Danach wurde es spannend und vorallem: knapp! Denn die letzte Show des Tages stand an, die fand allerdings nicht im Kaufhaus Jandorf statt, sondern einige Straßen weiter. Völlig verzweifelt suchten wir nach der Show nach einem Taxi, das uns dorthin bringen würde – aber diese Idee hatten nicht nur wir. Letztendlich haben wir es wohl der Dreistigkeit einer unserer Mitfahrerin zu verdanken, die es glücklichweise schaffte, ein Taxi zu beschaffen – Puff. Die letzten Meter zur Show mussten noch gerannt werden – was für ein Glück, dass ich nur 3 Goodiebags, meine fette Kamera und meine Tasche mit 2 Paar weiteren Schuhen dabei hatte (first world problems!). Um zum Punkt zu kommen: es hat alles geklappt und wir kamen rechtzeitig zur Location von Marcel Ostertags Show. Die Kollektion bestach vorallem durch eins: luftige und vorallem printlastige Mode. Viele Prints mit Insekten standen im Fokus, genauso aber auch Kleidungsstücke, mit viel Glitzer und Pailletten. Auch wenn ihr wisst, dass ich kein großer Fan von “Glitzi-Glitzi” bin, so war mein Lieblingslook der Show tatsächlich ein solcher. Wunder gibt es immer wieder. Marcel Ostertag sei Dank.

Auf eine Aftershow-Party haben wir es körperlich einfach nicht mehr geschafft, obwohl die bestimmt super geworden wäre. Wir haben uns dann lieber bei McDonald’s am Alexanderplatz verschantzt – und erstmal richtig was gegessen. Das vergisst man an einem solchen stressigen Tag nämlich ganz leicht. Angekommen im Hotel wurden dann nur noch die Fotos des Tages begutachtet – und für gut empfunden. Also ging es relativ früh Schlafen, denn der nächste spannende Tag stand ja wieder vor der Tür.

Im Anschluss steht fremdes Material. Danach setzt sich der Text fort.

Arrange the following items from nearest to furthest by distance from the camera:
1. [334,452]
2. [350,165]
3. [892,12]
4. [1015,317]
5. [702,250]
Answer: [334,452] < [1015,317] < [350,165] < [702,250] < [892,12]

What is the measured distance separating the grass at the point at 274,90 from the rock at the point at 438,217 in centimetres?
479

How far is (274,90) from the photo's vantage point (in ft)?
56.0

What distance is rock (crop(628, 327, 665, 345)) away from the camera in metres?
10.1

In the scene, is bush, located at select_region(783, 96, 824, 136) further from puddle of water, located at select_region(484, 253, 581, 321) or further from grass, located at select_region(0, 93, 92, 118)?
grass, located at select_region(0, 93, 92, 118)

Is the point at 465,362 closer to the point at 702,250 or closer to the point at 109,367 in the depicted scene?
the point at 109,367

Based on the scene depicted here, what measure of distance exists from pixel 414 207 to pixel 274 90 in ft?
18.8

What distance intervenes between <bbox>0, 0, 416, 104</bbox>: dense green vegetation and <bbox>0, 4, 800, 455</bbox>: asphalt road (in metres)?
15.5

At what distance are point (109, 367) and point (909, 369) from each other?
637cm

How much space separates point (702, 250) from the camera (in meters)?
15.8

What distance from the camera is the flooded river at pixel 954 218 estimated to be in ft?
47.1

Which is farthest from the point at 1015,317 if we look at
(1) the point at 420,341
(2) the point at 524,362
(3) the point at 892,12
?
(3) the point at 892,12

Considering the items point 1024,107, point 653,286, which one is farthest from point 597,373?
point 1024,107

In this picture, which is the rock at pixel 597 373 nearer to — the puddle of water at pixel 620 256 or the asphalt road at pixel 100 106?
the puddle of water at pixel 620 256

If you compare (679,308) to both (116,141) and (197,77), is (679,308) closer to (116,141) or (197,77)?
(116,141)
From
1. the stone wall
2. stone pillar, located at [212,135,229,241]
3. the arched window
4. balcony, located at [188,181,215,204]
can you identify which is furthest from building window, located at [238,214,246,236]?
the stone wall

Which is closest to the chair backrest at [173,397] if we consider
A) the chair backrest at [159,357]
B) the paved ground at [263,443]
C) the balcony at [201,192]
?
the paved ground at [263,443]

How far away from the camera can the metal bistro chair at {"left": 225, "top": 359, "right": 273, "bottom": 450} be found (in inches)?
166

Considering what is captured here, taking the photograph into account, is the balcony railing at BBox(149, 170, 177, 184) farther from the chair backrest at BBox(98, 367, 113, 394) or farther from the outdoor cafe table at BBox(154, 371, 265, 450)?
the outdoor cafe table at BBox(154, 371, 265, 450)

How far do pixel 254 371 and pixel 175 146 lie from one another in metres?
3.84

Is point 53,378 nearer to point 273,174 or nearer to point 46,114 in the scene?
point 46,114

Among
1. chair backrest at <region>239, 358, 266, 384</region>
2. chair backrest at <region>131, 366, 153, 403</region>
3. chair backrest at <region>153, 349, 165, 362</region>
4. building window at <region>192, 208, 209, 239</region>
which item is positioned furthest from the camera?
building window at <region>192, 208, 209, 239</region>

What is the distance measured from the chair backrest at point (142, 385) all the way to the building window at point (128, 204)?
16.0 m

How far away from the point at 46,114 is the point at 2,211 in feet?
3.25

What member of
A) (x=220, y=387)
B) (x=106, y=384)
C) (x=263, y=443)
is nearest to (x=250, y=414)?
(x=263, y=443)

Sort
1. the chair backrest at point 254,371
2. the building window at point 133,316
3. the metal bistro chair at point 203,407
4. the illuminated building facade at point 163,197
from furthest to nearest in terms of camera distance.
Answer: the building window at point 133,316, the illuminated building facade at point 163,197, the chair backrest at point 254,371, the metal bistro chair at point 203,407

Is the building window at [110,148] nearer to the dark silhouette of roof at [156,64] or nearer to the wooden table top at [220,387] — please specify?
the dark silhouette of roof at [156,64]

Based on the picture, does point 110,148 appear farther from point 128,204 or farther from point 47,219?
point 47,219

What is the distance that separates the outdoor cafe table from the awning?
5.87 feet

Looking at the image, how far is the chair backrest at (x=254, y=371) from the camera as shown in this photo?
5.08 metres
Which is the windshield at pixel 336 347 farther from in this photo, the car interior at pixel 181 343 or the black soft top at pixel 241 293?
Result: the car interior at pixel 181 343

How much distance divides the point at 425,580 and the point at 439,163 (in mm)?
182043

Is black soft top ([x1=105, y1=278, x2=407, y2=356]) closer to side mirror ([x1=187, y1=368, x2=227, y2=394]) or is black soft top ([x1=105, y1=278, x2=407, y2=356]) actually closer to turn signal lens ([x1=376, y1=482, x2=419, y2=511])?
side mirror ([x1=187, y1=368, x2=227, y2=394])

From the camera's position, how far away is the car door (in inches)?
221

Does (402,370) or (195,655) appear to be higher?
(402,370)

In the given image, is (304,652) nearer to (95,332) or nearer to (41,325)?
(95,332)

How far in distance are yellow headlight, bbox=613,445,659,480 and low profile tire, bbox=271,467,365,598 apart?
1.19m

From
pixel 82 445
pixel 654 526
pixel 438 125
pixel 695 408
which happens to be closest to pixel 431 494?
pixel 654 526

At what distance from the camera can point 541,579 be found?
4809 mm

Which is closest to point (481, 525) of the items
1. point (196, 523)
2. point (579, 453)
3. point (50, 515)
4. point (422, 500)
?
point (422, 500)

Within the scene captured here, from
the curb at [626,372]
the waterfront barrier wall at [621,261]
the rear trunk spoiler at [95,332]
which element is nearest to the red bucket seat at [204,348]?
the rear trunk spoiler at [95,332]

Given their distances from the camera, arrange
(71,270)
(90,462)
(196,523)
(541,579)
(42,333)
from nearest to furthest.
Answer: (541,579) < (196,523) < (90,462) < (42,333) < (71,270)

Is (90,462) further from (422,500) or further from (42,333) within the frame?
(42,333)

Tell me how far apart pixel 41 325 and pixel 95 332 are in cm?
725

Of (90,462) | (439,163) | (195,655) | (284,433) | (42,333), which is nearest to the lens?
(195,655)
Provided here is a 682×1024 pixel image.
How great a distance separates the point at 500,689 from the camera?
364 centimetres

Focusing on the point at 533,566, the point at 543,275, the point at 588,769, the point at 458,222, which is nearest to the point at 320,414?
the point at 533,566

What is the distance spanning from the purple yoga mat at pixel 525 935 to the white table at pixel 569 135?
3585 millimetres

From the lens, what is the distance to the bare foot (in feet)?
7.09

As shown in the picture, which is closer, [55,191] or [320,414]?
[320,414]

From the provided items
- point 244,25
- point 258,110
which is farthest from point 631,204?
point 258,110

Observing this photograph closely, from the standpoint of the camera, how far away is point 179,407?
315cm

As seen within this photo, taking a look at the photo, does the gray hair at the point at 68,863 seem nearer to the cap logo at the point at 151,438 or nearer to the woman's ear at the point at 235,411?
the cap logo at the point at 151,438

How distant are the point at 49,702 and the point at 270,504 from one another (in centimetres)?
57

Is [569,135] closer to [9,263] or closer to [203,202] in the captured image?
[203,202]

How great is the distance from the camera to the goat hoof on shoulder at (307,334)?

Tag 3 aka der letzte Tag meiner Fashion Week. Dieser startete völlig entspannt, ein bisschen Koffer packen, ein bisschen Frühstücken, ein bisschen U-Bahn fahren. Das erste Event trug den Titel “hashtag.love” und war definitiv einen Besuch wert. Denn hier hatten wir die Möglichkeit Vorträge zu hören, die Themen bearbeiteten, die für uns tatsächlich von großer Bedeutung sind: SEO-Optimierung und rechtliche Hinweise zur richtigen Kennzeichnung von Werbung. Danach gab es noch einen kleinen Brunch, bevor es wieder zurück ins Kaufhaus Jandorf, zur letzten Show der Woche, ging. Diese war vom Designer-Duo Steinrohner und auch hier war die Kollektion ein Traum. Um ehrlich zu sein: ich hätte so ziemlich jedes Teil davon gerne in meinem Kleiderschrank hängen. Um es abzuschließen: die Steinrohner-Show war definitiv meine Lieblingsshow und die Kollektion auch mein Favorite – Hut ab vor dem Duo, ihr seid der Hammer! Meinen Favoriten könnt ihr übrigens hier sehen:

Bilder via Fashion Bold

Gleich danach ging es zum letzten Event: dem Pressday von Hashmag. Auch hier gab es neben vielen Leckerein (und ja, ich spreche hier von der “Wonder Waffle”, einer Waffel mit Nutella, Oreo und meinem Namen in Schokosoße geschrieben) auch viele tolle Marken anzutreffen. Total vertieft im Gespräch hatte ich das Glück(!) kurz auf die Uhr zu schauen – und festzustellen, dass ich absolut zu spät dran war. Nach einer 10-sekündigen Verabschiedung raste ich auch schon los, hektisch auf der Suche nach einem Taxi, was wieder ein Problem darstellte. Ein kurzer Anruf und das Taxi kam wenige Minuten später. Schnell zum Hotel, Koffer packen (das heißt: irgendwie Tetris spielen) und schnell auschecken. Denn das zweite Taxi zum ZOB stand schon vor der Tür. Nach einer kurzen, netten Begrüßung (“Ich wollte gerade eben weiterfahren!”) hetzten wir uns durch den Berliner Arbeitsverkehr und kamen gerade noch rechtzeitig an. Der Bus stand bereit, ich konnte einchecken und mich auf meinen zwei freien Plätzen in Richtung München auf den Weg machen. Unterhaltung gab es in Form von “Jurassic Park” (der erste Teil ist definitiv der beste!) auf meinem Handy und die 7 Stunden vergingen schneller als gedacht. Um 00:30 Uhr holte mich mein Freund dann am ZOB ab – und die Berlin Fashion Week war somit auch geistig vorbei.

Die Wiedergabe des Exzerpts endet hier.